Open edX Event Bus

Open edX Event Bus#

Overview#

The suggested strategy for cross-service communication in the Open edX ecosystem is through an event-based architecture implemented via the Event Bus. This functionality used for asynchronous communication between services is built on top of sending Open edX Events (Open edX-specific Django signals) within a service.

What is the Open edX Event Bus?#

The Event Bus implements an event-driven architecture that enables asynchronous communication between services using the publish/subscribe messaging pattern (pub/sub). In the Open edX ecosystem, the event bus is used to broadcast Open edX Events to multiple services, allowing them to react to changes or actions in the system. The event bus is a key component of the Open edX architecture, enabling services to communicate without direct dependencies on each other.

Open edX Event Bus Overview

Why use the Open edX Event Bus?#

The Event Bus can help us achieve loose coupling between services, replacing blocking requests between services and large sync jobs, leading to a faster, more reliable, and more extensible system. See event messaging architectural goals highlighted in OEP-41: Asynchronous Server Event Message Format to read more about its benefits. Here’s a brief summary of some key points:

  • Eliminate Blocking, Synchronous Requests: reduce site outages when services become overloaded with requests by replacing synchronous calls with asynchronous communication.

  • Eliminate Expensive, Delayed, Batch Synchronization: replace expensive batch processing with near real-time data updates.

Provided material:

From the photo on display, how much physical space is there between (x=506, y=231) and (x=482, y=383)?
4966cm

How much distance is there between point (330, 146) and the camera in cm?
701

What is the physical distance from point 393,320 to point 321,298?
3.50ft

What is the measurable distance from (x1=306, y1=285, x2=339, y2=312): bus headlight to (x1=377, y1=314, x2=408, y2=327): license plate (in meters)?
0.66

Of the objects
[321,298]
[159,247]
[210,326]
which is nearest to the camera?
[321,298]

==

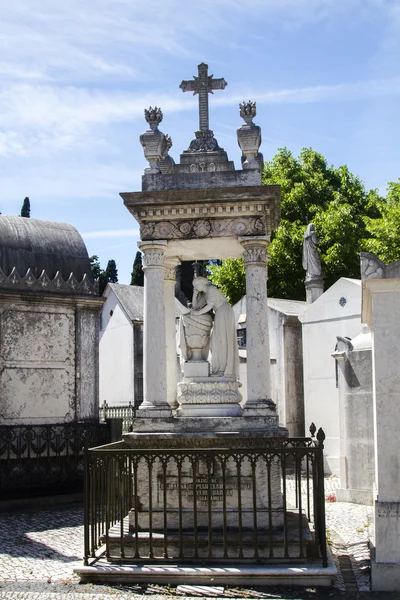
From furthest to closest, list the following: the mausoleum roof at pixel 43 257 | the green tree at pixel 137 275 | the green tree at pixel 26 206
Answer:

...

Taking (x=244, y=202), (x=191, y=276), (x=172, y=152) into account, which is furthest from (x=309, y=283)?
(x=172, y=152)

Given task 1:
According to the Event Bus page, which messaging pattern does the Event Bus use for communication between services?
Given task 2:
The Event Bus page says loose coupling between services leads to a better system. List every quality of that system it names.
Given task 3:
Please rewrite the paragraph of the Event Bus page that begins "The Event Bus can help us achieve loose coupling" as a short bulleted list, keeping its main facts.

Expected output 1:
The publish/subscribe messaging pattern (pub/sub).

Expected output 2:
- Faster
- More reliable
- More extensible

Expected output 3:
- The Event Bus helps achieve loose coupling between services.
- It replaces blocking requests between services and large sync jobs.
- The result is a faster, more reliable, and more extensible system.
- OEP-41: Asynchronous Server Event Message Format describes the event messaging architectural goals and more of the benefits.